INFORMATION GIVEN
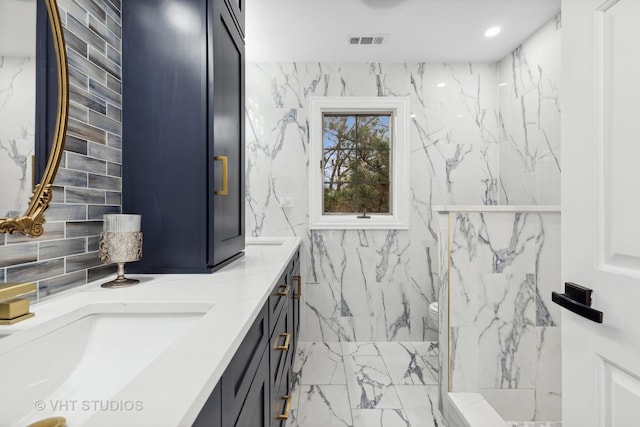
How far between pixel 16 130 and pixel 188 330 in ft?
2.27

--

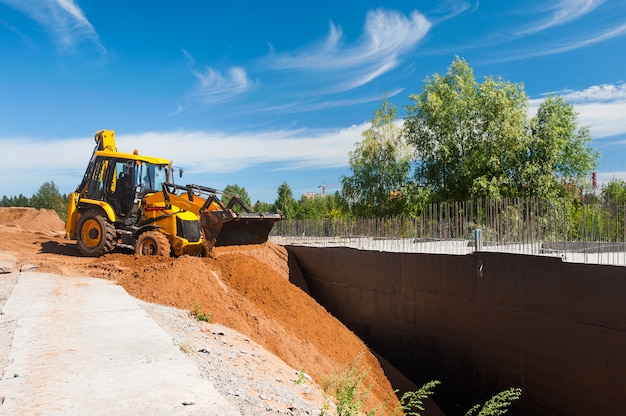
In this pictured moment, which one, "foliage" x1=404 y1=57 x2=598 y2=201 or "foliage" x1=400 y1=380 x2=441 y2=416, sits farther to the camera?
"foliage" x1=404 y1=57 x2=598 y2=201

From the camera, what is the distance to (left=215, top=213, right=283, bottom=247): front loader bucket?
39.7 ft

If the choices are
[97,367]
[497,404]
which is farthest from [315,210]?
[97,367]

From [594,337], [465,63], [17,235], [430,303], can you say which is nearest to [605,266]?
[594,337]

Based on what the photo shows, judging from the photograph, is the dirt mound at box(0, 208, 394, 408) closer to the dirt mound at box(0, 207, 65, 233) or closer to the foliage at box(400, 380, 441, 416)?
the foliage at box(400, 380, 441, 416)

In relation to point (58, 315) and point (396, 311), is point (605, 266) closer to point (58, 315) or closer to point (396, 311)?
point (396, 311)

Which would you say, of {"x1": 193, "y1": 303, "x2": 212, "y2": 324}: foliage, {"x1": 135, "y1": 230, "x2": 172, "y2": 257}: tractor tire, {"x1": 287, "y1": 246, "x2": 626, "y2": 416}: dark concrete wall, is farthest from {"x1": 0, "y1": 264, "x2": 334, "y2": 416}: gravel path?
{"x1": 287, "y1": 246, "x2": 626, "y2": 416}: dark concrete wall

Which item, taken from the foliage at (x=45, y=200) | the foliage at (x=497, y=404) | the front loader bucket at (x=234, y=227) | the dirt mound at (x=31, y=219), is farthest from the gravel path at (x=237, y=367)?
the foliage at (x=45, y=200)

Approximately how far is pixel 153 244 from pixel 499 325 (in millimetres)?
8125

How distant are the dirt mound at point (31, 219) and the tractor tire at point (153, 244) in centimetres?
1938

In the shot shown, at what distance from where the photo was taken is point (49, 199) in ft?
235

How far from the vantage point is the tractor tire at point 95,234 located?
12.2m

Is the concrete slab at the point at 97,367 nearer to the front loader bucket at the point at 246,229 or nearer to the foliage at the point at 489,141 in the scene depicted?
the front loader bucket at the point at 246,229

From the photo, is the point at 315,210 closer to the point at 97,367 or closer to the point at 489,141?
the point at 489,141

==

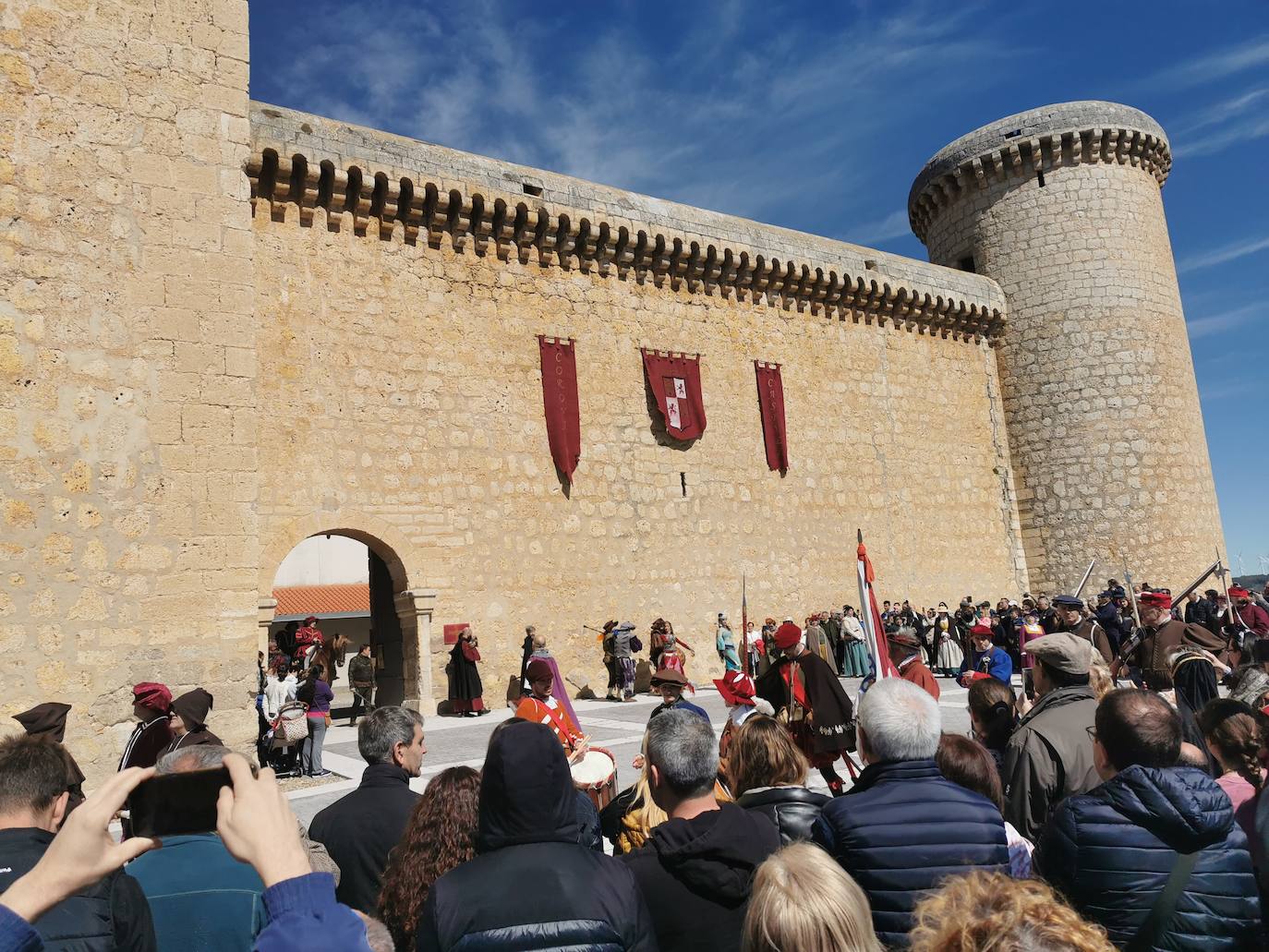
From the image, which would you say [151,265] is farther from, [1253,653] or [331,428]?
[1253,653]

WRITTEN INSTRUCTION
From the records above, extract each line that contains the string "distance". Case counts.

ANSWER TO THE TASK
From the camera, what is the distance to (left=215, top=213, right=283, bottom=247): front loader bucket?
In the shot shown, at what distance from where the photo was taken is point (49, 199) in ft?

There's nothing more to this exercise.